## [SECCIÓN DE TEXTO]

• • • •

EL-SUR

Miércoles 08 de Mayo de 2024

Guerrero, México

Opinión

Ignacio Manuel Altamirano Basilio, guerrerense distinguido del siglo XIX

Fernando Lasso Echeverría

Enero 12, 2016

(Primera parte)

Don Ignacio Manuel Altamirano, como poeta, abogado, militar, cronista y narrador, formó parte del grupo de los grandes liberales de la segunda mitad del siglo XIX, integrado entre otros por Ignacio Ramírez, Francisco Zarco, Guillermo Prieto y Vicente Riva Palacio, verdaderos forjadores de la nueva República. Altamirano había nacido en Tixtla el 13 de noviembre de 1834, población que pertenecía en ese entonces al Distrito de Chilapa del extenso Estado de México, que llegaba hasta la costa del Pacífico acapulqueño y abarcaba toda la Costa Grande del después estado de Guerrero, y lo complementaban la superficie geográfica del actual estado de Morelos, la del estado de Hidalgo y parte de Tlaxcala. Era sin duda, una gigantesca entidad federativa que rodeaba por todos lados a la capital del país. Los padres de Ignacio Manuel fueron don Francisco Altamirano, quien se desempeñaba como alcalde de Indios en el pueblo mencionado, y doña Juana Gertrudis Basilio.

• • • •

## [LISTADO DE DATOS]
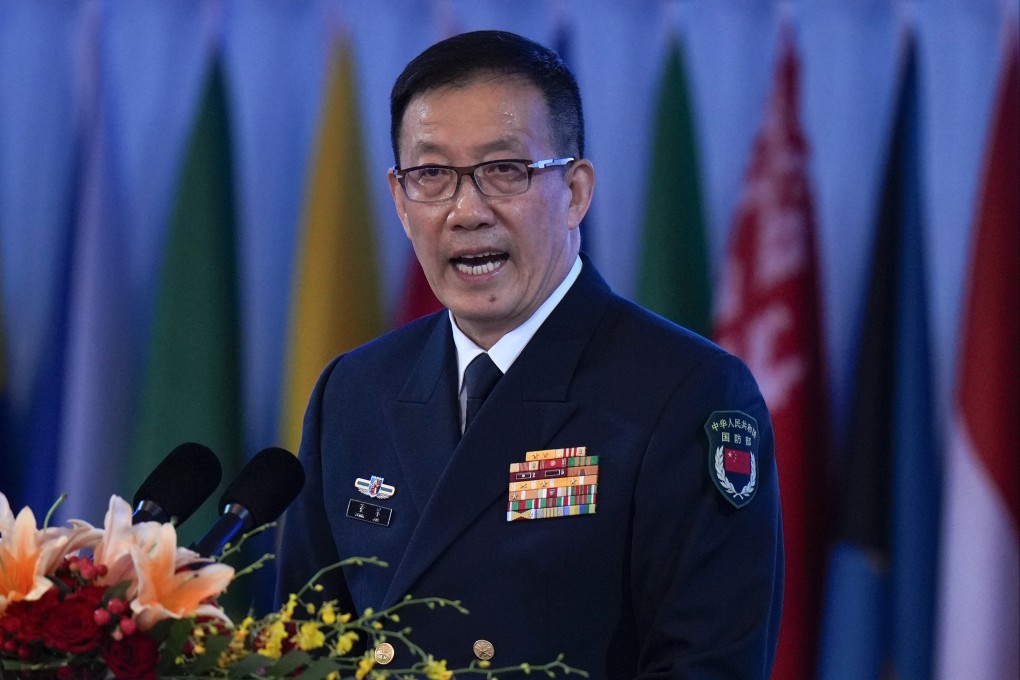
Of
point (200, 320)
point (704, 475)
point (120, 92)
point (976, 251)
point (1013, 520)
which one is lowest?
point (1013, 520)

• • • •

## [ENUNCIADO DEL EJERCICIO 1]
Según el texto sobre Ignacio Manuel Altamirano, ¿qué cargo desempeñaba su padre en Tixtla?
## [ENUNCIADO DEL EJERCICIO 2]
Prolonga el texto sobre Ignacio Manuel Altamirano a partir de su última oración.
Los registros no guardan relación con el texto.

## [RESULTADO DEL EJERCICIO 1]
Era alcalde de Indios.

## [RESULTADO DEL EJERCICIO 2]
Ignacio, a los siete años de edad ingresa a la escuela básica de su pueblo, hablando un castellano imperfecto, en la cual a pesar de los prejuicios que sufrió por ser indígena puro, logra perfeccionar el idioma y ser un distinguido y destacado alumno, al grado tal que fue seleccionado para ser el primer becario que las autoridades municipales de Tixtla enviarían al Instituto Literario de Toluca, la capital del estado, pues desde ese año (1849) por indicación del gobierno estatal, cada una de las municipalidades del estado tenía la obligación de mandar a esa institución a un joven local que se distinguiera como estudiante y perteneciera a las familias más pobres, mismo que recibiría 16 pesos mensuales como beca y la oportunidad de continuar estudios superiores en esa casa de estudios. Vale la pena mencionar que Ignacio Manuel ingresó con muchas dificultades, dados los prejuicios raciales que le originaron notables barreras para su inclusión en ese medio elitista. Por otro lado, su estancia se vio gravemente complicada por coincidir su llegada al Instituto Literario de Toluca con la erección del estado de Guerrero, situación que trocaba su origen de mexiquense a guerrerense, cambiando totalmente las reglas. Es don Juan Álvarez, el gobernante del nuevo estado de Guerrero, quien intercede epistolarmente con el gobernador mexiquense, Mariano Riva Palacio, para que ayudara a su paisanito en apuros, y logra el apoyo.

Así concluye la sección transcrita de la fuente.